Arbeitsauftrag 1: Den Textauszug in genau zwei Sätzen zusammenfassen.
Arbeitsauftrag 2: Einen Abschnitt des Textauszugs wortgetreu abtippen, beginnend bei „Die Berücksichtigung von“ und endend bei „Nachhaltigkeitsziele zu ermöglichen.“.

Textauszug:
--

Die Berücksichtigung von Nachhaltigkeitsfaktoren spielt für Unternehmen eine immer größere Rolle, insbesondere um den nachhaltigen Unternehmenserfolg mit den globalen Energie- und Klimazielen sowie den UN-Nachhaltigkeitszielen (17 SDGs) für nachhaltiges Wirtschaften und Wachstum in Einklang zu bringen. Die Manifestierung gesetzlicher Rahmenbedingungen wie die EU-Taxonomie (European Green Deal) oder die Offenlegungsverordnung sollen als elementare Richtschnur für eine nachhaltige Kreislaufwirtschaft dienen, um das Erreichen der global avisierten Nachhaltigkeitsziele zu ermöglichen.

So fordern auch Investoren und Ratingagenturen zunehmend, dass die ESG-spezifische Kapitalmarktkommunikation von Unternehmen transparenter und umfassender wird. Im Rahmen der diesjährigen Nachhaltigkeitsbefragung lag der thematische Schwerpunkt auf der Bedeutung und Umsetzung von Nachhaltigkeitsaspekten zur Erreichung globaler Nachhaltigkeitsziele. In diesem Zusammenhang wurden im Rahmen eines Nachhaltigkeitssurveys von GBC börsennotierte mittelständische Unternehmen aus MDAX, SDAX bis hin zum Segment m:access der Börse München befragt. Die Datenauswertung erfolgte anhand von 70 vollständig beantworteten Fragebögen.

--

Angezeigte Daten:

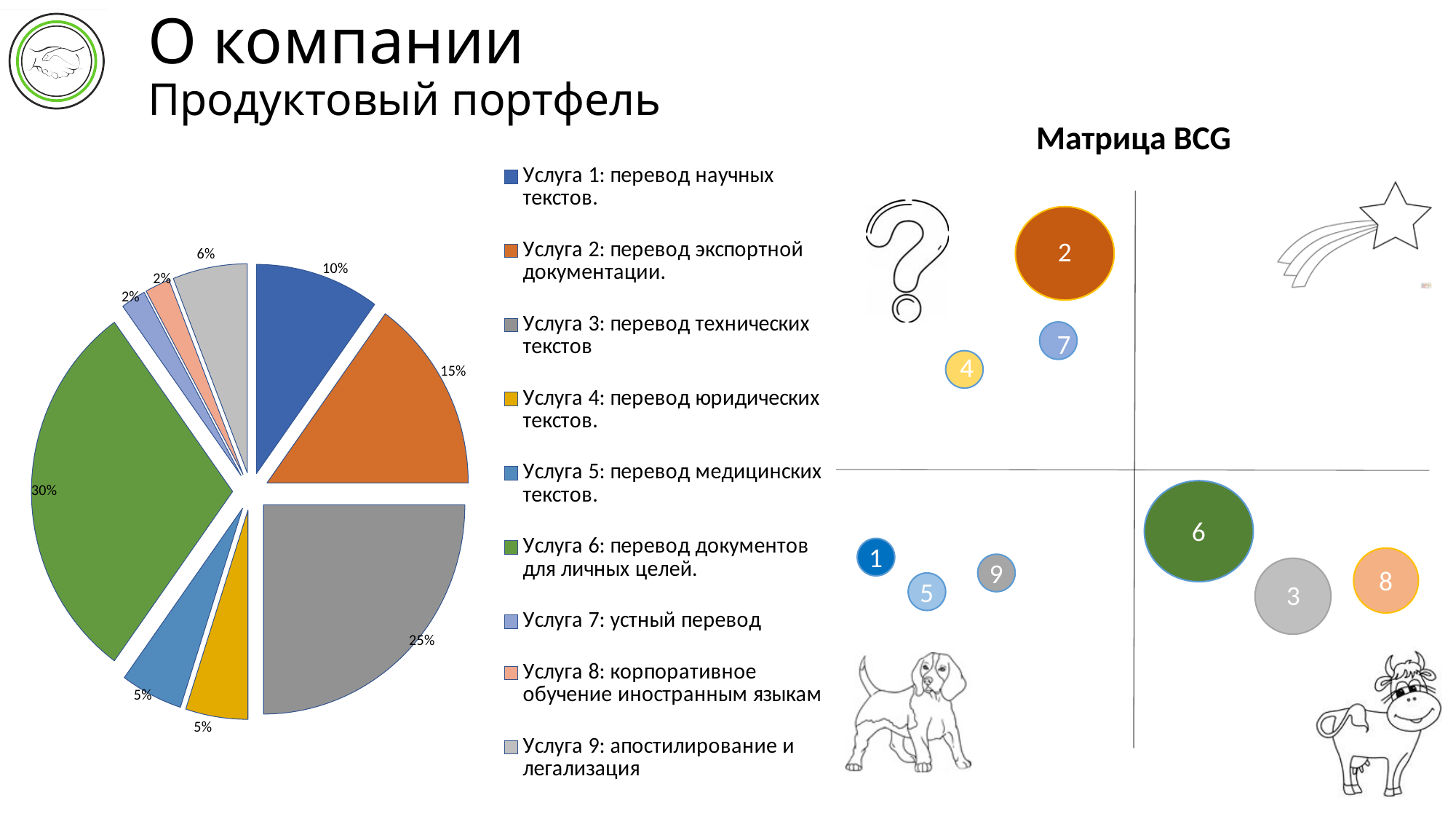
How many slices does the pie chart have? 9 In the pie chart, what share does Услуга 6 (перевод документов для личных целей) have? 30% What kind of chart is shown on the left of the slide? Pie chart In the pie chart, what share does Услуга 9 (апостилирование и легализация) have? 6% What colour is the slice for Услуга 6 in the pie chart? Green In the pie chart, what is the difference between the shares of Услуга 6 and Услуга 3? 5% In the pie chart, which is larger: the share of Услуга 2 or the share of Услуга 1? Услуга 2 Which service has the largest slice in the pie chart? Услуга 6: перевод документов для личных целей In the pie chart, what share does Услуга 2 (перевод экспортной документации) have? 15% In the pie chart, what share does Услуга 3 (перевод технических текстов) have? 25% In the pie chart, what share does Услуга 1 (перевод научных текстов) have? 10% How many entries does the legend of the pie chart list? 9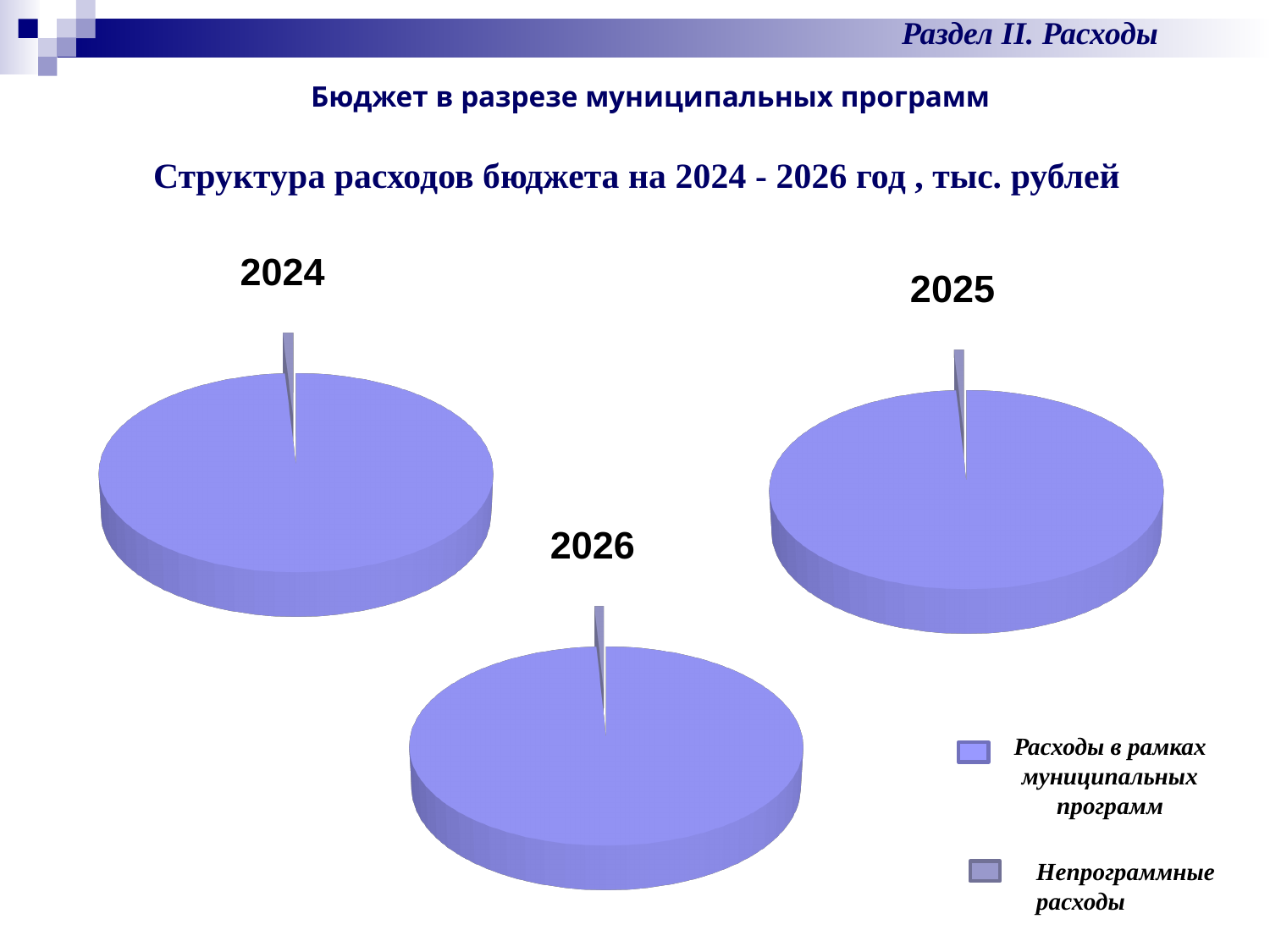
How many entries does the legend list? 2 In the 2024 pie chart, which slice is larger: Расходы в рамках муниципальных программ or Непрограммные расходы? Расходы в рамках муниципальных программ What is the title above the three pie charts? Структура расходов бюджета на 2024 - 2026 год , тыс. рублей What years are the three pie charts labelled with? 2024, 2025, 2026 In the 2026 pie chart, which slice is smaller: Расходы в рамках муниципальных программ or Непрограммные расходы? Непрограммные расходы How many slices does the 2025 pie chart have? 2 In the 2026 pie chart, which category has the largest slice? Расходы в рамках муниципальных программ In the 2025 pie chart, which category has the smallest slice? Непрограммные расходы How many pie charts are shown on the slide? 3 What kind of chart is used for the 2024 chart? pie chart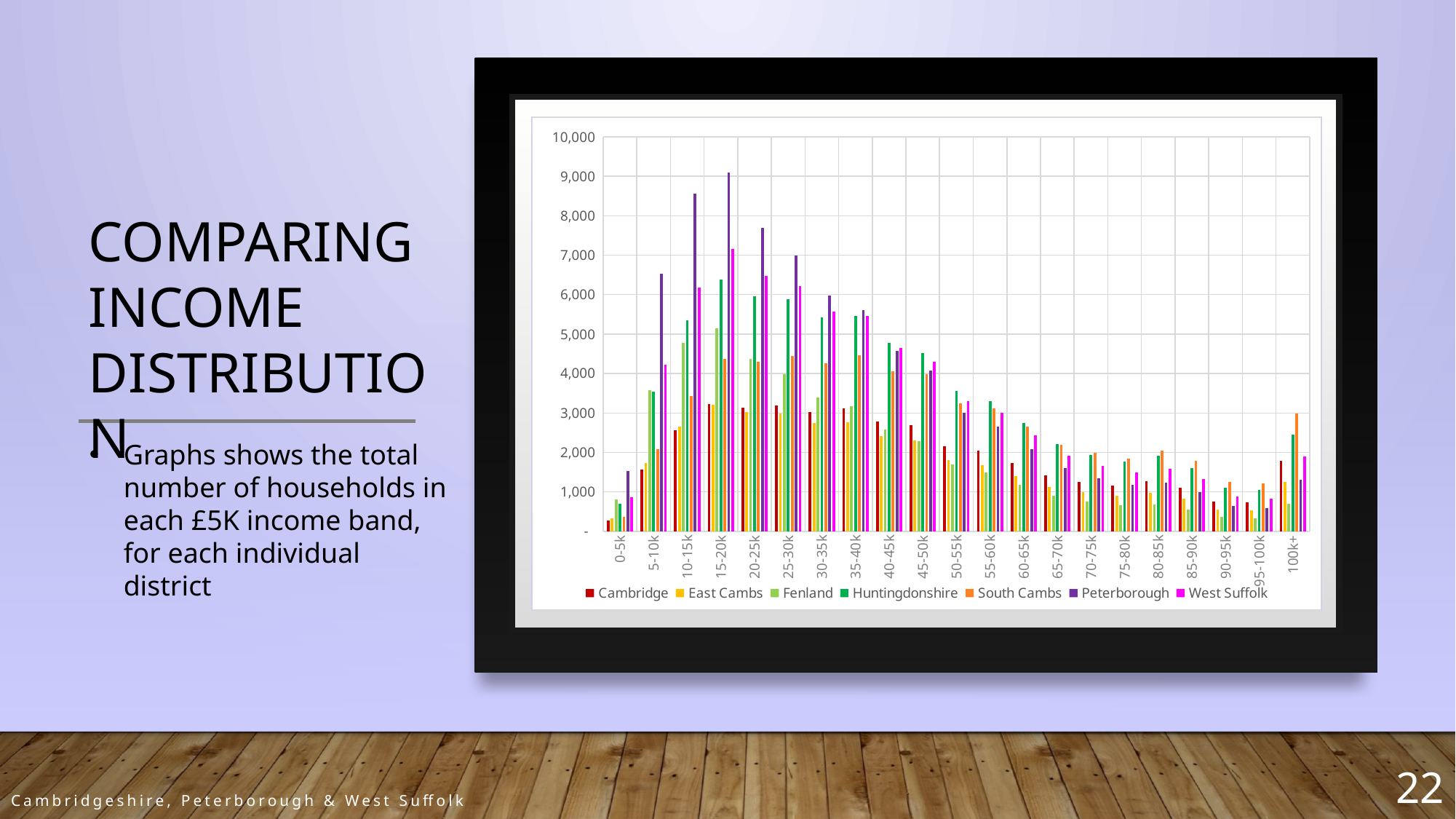
How many income bands are shown along the x axis? 21 How many series does the legend list? 7 Is the value for Fenland in the 100k+ band greater or less than 1,000? less Which district has the tallest bar anywhere on the chart? Peterborough What kind of chart is shown on the slide? bar chart Is the value for Cambridge in the 0-5k band greater or less than 1,000? less In which income band does Peterborough reach its highest value? 15-20k Do the Peterborough values rise or fall from the 15-20k band to the 95-100k band? fall Is the value for Huntingdonshire in the 15-20k band greater or less than 6,000? greater Which colour represents Peterborough in the legend? purple In the 100k+ band, which is larger: South Cambs or Cambridge? South Cambs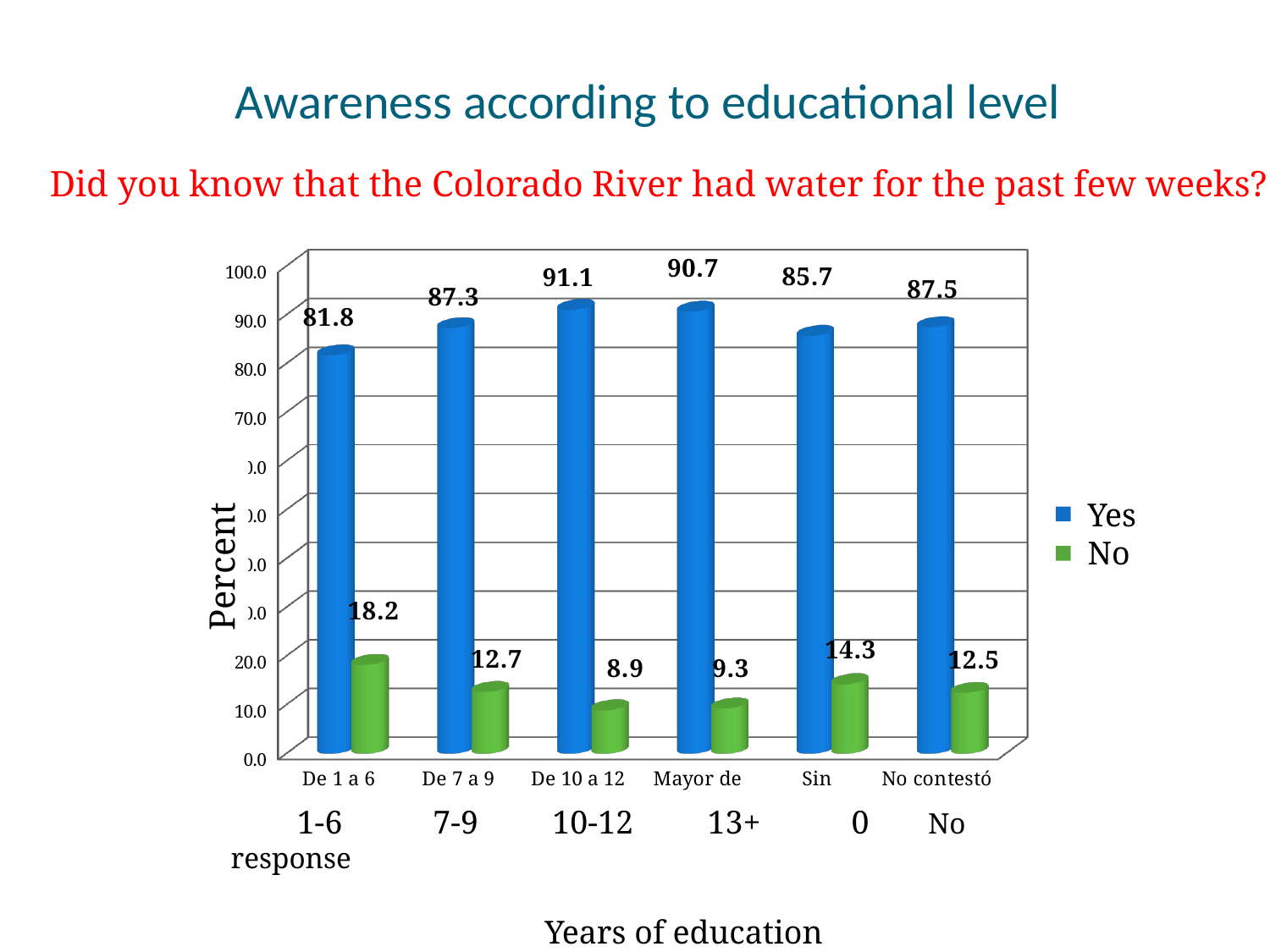
How many series does the legend list? 2 What is the 'Yes' value for the 10-12 years of education category? 91.1 What is the 'Yes' value for the 'Sin' (0 years of education) category? 85.7 What is the 'No' value for the 1-6 years of education category? 18.2 What is the difference between the 'Yes' and 'No' values for the 7-9 years category? 74.6 What is the 'No' value for the 'No contestó' (No response) category? 12.5 Which category has the lowest 'No' value? De 10 a 12 (10-12) Which category has the lowest 'Yes' value? De 1 a 6 (1-6) How many education categories are shown on the x axis? 6 What type of chart is shown on the slide? Bar chart Is the 'No' value for the 13+ category larger or smaller than the 'No' value for the 'Sin' (0) category? smaller Which category has the highest 'Yes' value? De 10 a 12 (10-12)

--

Ergebnis 1: Nachhaltigkeitsfaktoren gewinnen für Unternehmen an Bedeutung, wobei gesetzliche Rahmenbedingungen wie die EU-Taxonomie oder die Offenlegungsverordnung als Richtschnur zum Erreichen der globalen Nachhaltigkeitsziele dienen sollen und Investoren sowie Ratingagenturen eine transparentere ESG-spezifische Kapitalmarktkommunikation fordern. Für die diesjährige Nachhaltigkeitsbefragung von GBC wurden börsennotierte mittelständische Unternehmen aus MDAX und SDAX bis hin zum Segment m:access der Börse München befragt, und ausgewertet wurden 70 vollständig beantwortete Fragebögen.

Ergebnis 2:
Die Berücksichtigung von Nachhaltigkeitsfaktoren spielt für Unternehmen eine immer größere Rolle, insbesondere um den nachhaltigen Unternehmenserfolg mit den globalen Energie- und Klimazielen sowie den UN-Nachhaltigkeitszielen (17 SDGs) für nachhaltiges Wirtschaften und Wachstum in Einklang zu bringen. Die Manifestierung gesetzlicher Rahmenbedingungen wie die EU-Taxonomie (European Green Deal) oder die Offenlegungsverordnung sollen als elementare Richtschnur für eine nachhaltige Kreislaufwirtschaft dienen, um das Erreichen der global avisierten Nachhaltigkeitsziele zu ermöglichen.